**Record list:**
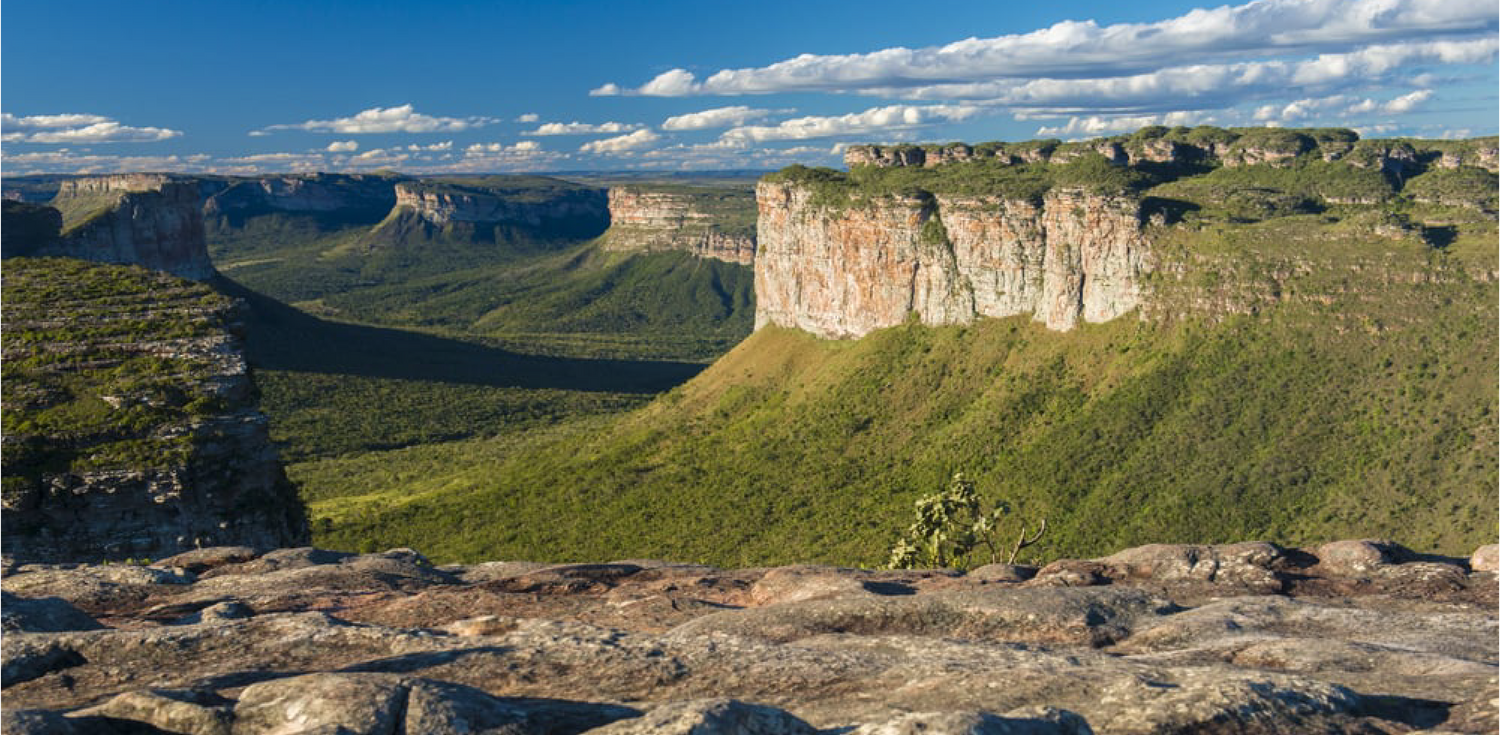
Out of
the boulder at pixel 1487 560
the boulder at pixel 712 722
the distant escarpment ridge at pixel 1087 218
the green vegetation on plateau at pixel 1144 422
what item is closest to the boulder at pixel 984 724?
the boulder at pixel 712 722

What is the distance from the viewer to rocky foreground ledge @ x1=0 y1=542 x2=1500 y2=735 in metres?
14.8

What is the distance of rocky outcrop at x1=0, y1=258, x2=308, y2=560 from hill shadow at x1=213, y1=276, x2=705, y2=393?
319 ft

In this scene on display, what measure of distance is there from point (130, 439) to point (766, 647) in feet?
107

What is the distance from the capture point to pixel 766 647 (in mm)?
19734

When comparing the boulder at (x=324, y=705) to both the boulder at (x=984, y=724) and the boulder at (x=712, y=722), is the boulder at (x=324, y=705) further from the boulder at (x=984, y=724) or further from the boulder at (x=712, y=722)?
the boulder at (x=984, y=724)

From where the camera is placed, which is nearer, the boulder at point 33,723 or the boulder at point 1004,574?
the boulder at point 33,723

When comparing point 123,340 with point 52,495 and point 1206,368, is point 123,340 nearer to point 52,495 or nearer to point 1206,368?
point 52,495

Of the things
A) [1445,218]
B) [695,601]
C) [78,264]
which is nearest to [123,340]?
[78,264]

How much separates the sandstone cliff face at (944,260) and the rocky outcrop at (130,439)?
6693 centimetres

**Written problem:** Rewrite every line of the records above as a JSON list of strings, one string per line, with blank lines and the pictures left out.

**Written answer:**
[
  "Out of",
  "the boulder at pixel 1487 560",
  "the boulder at pixel 712 722",
  "the distant escarpment ridge at pixel 1087 218",
  "the green vegetation on plateau at pixel 1144 422",
  "what item is closest to the boulder at pixel 984 724?",
  "the boulder at pixel 712 722",
  "What is the distance from the viewer to rocky foreground ledge @ x1=0 y1=542 x2=1500 y2=735 in metres?",
  "14.8",
  "What is the distance of rocky outcrop at x1=0, y1=258, x2=308, y2=560 from hill shadow at x1=213, y1=276, x2=705, y2=393?",
  "319 ft",
  "In this scene on display, what measure of distance is there from point (130, 439) to point (766, 647) in feet?",
  "107",
  "What is the distance from the capture point to pixel 766 647 (in mm)?",
  "19734",
  "When comparing the boulder at (x=324, y=705) to both the boulder at (x=984, y=724) and the boulder at (x=712, y=722), is the boulder at (x=324, y=705) further from the boulder at (x=984, y=724) or further from the boulder at (x=712, y=722)?",
  "the boulder at (x=984, y=724)",
  "From where the camera is placed, which is nearer, the boulder at point 33,723 or the boulder at point 1004,574?",
  "the boulder at point 33,723",
  "When comparing point 123,340 with point 52,495 and point 1206,368, is point 123,340 nearer to point 52,495 or nearer to point 1206,368?",
  "point 52,495",
  "Of the things",
  "A) [1445,218]",
  "B) [695,601]",
  "C) [78,264]",
  "which is nearest to [123,340]?",
  "[78,264]",
  "How much separates the sandstone cliff face at (944,260) and the rocky outcrop at (130,439)?",
  "6693 centimetres"
]